On March 22, with the help of her co-executive producer Chuck Denson, she broadcast from home and with a new tag of “bringing the people and the music to the people.” Since Rasta is spiritually rooted in social commentary, it felt fitting to keep the message and music flowing.
“So often simple-minded folk think [reggae] is what they hear on cruise ships and at vacation resorts,” McLaughlin-Smith adds. “This music isn’t for folly. For those of us who live it and study the teachings, it is holy and divine, meant to lift up the name of Emperor Rastafari. As the reggae band Third World sang, it’s ‘Serious Business.’”
McLaughlin-Smith’s audience loves all the classic reggae artists and those who maintain the same respect for the classics’ style and delivery. She plays songs from internationally acclaimed performers, down to locals who have yet to record an album. Naturally, folks hear genre icons (Steel Pulse, Bob Marley and the Wailers, Peter Tosh, Annette Brissett, Della Grant and the Mystic Revelers), plus contemporaries like Morgan Heritage, Jessie Royal, Chronixx, and the new Queen of Reggae, Koffee—the genre’s first female GRAMMY winner in 2020. Local and regional artists, like Treehouse Reggae Band, DHIM, and Zion Roots or Pure Fiyah, also get air play.
As McLaughlin-Smith begins a new journey for her programming, she also will curate a bit differently than normal. Every Sunday, with the help of EJ Smith, she will be going live on social media. The idea is to connect more directly with listeners during a time of physical disconnection globally.
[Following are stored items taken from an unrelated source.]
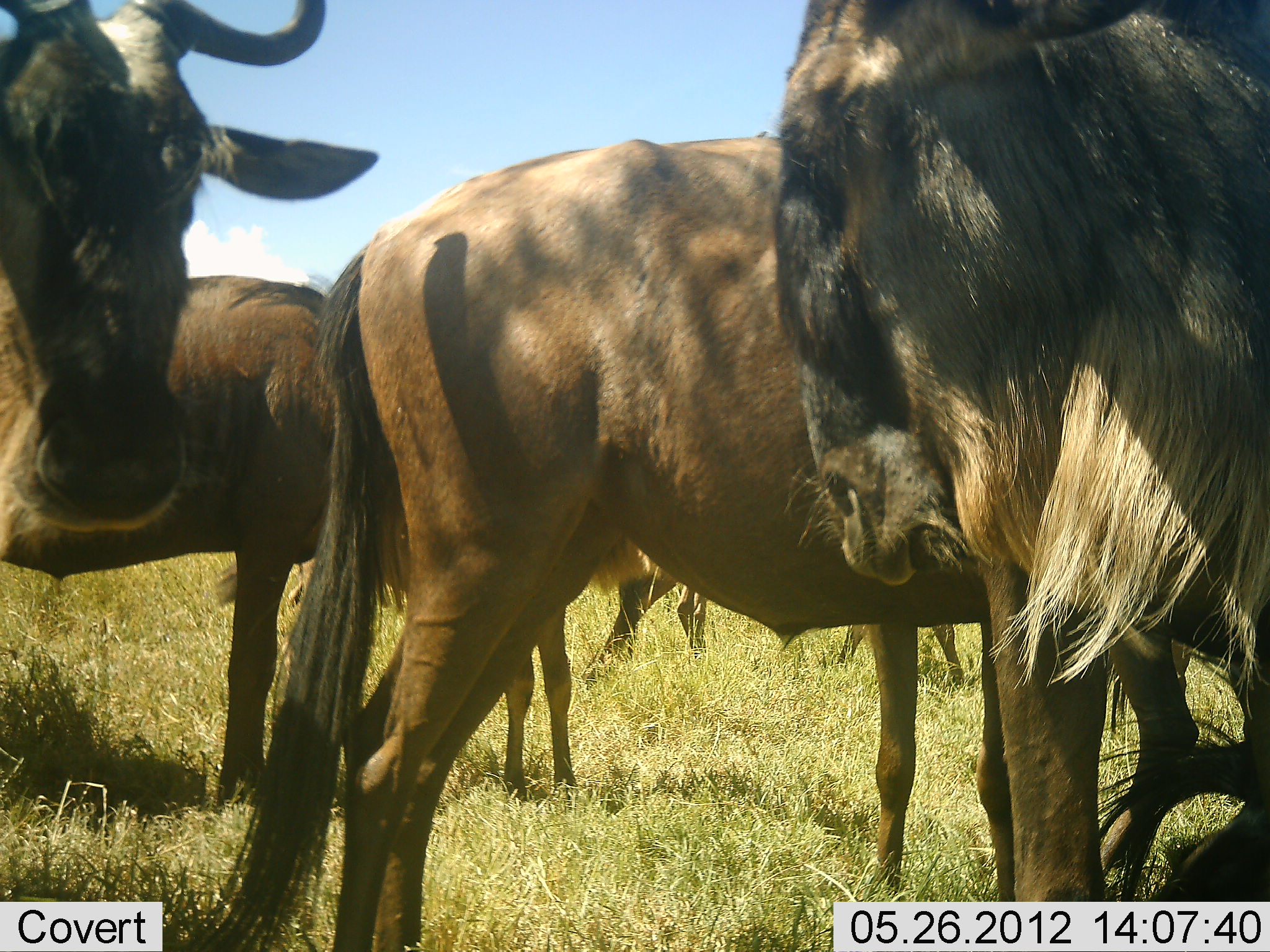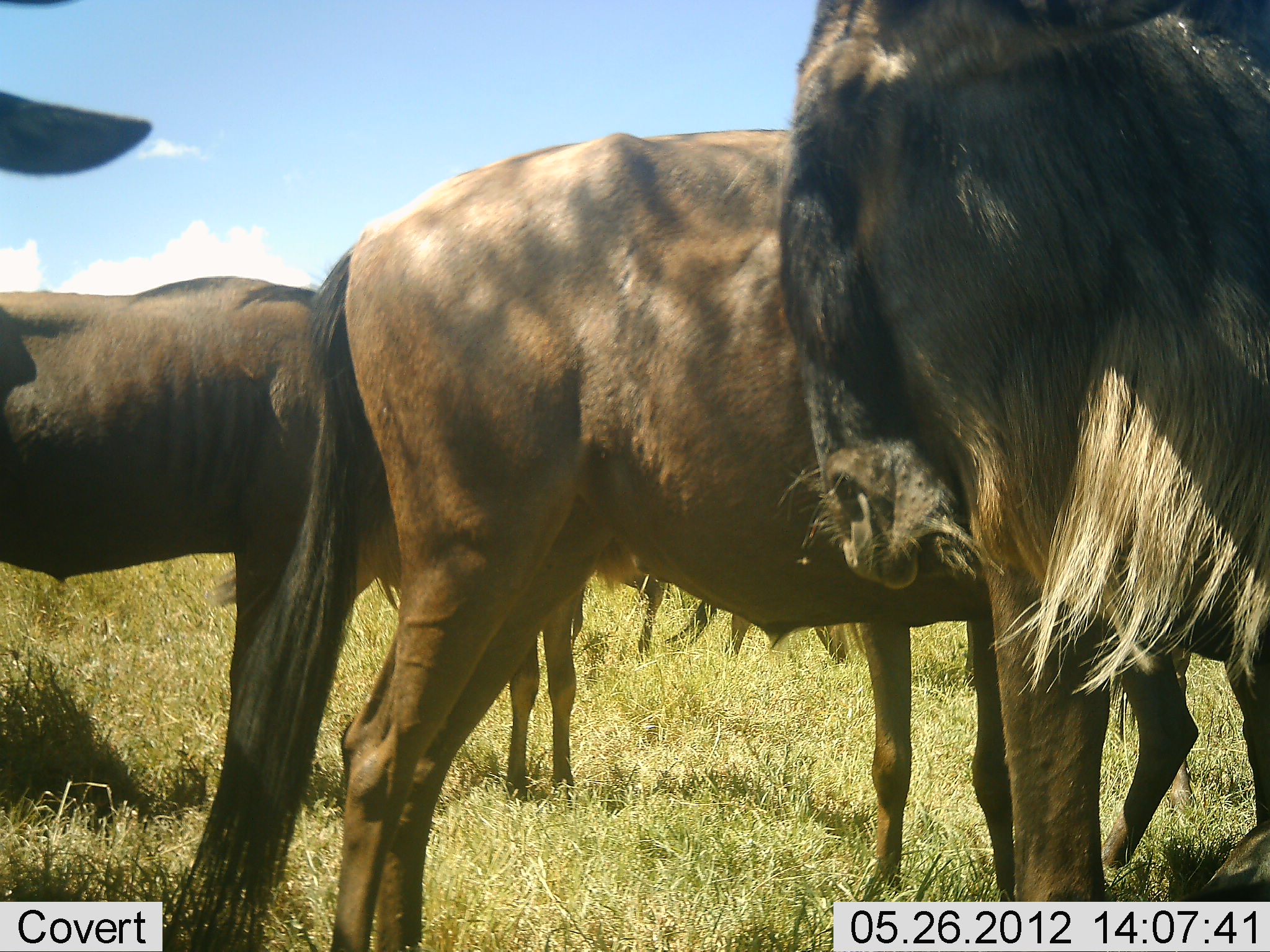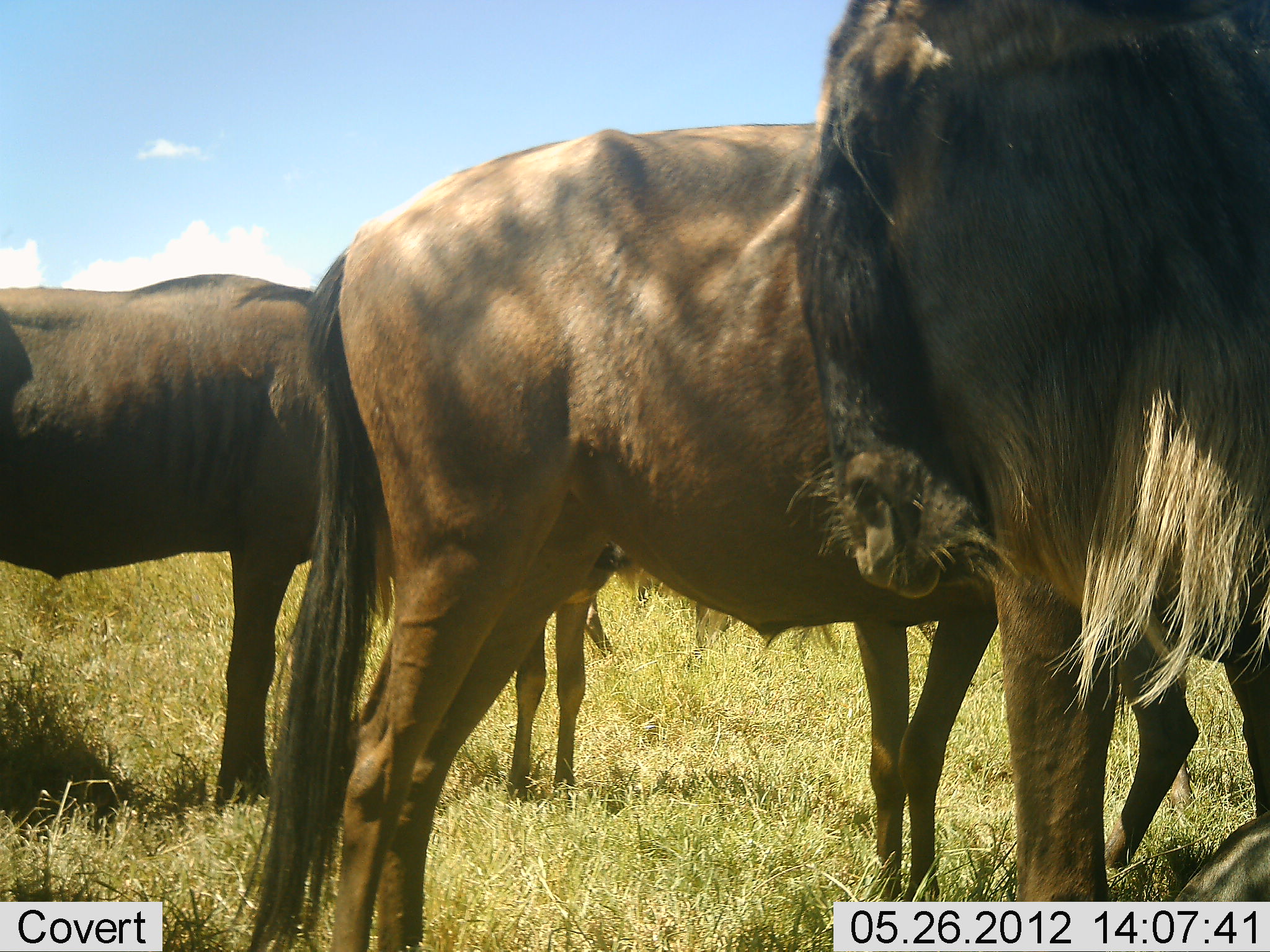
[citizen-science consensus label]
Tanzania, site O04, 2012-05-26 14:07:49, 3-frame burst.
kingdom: Animalia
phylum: Chordata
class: Mammalia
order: Artiodactyla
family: Bovidae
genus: Connochaetes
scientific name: Connochaetes taurinus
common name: blue wildebeest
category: wildebeest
Wildebeest (blue wildebeest) (Connochaetes taurinus), count 5. Behavior (volunteer vote fractions): standing 90%, resting 10%, moving 20%, interacting 0%. Young present (vote fraction): 0%. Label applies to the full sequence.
“It will make it possible for fans to show their love via a fan page, which is under construction as we speak,” McLaughlin-Smith says. She asks fans to create video testimonials that will air on her social media. Folks also can call her hotline and make requests, Thursday through Saturday, 9 a.m. to 9 p.m.
“Just leave a voicemail, and we will grab it and spin it on the show,” she promises. “With a couple of decades on air now, I know this is my true purpose. This now is my nondenominational musical ministry.”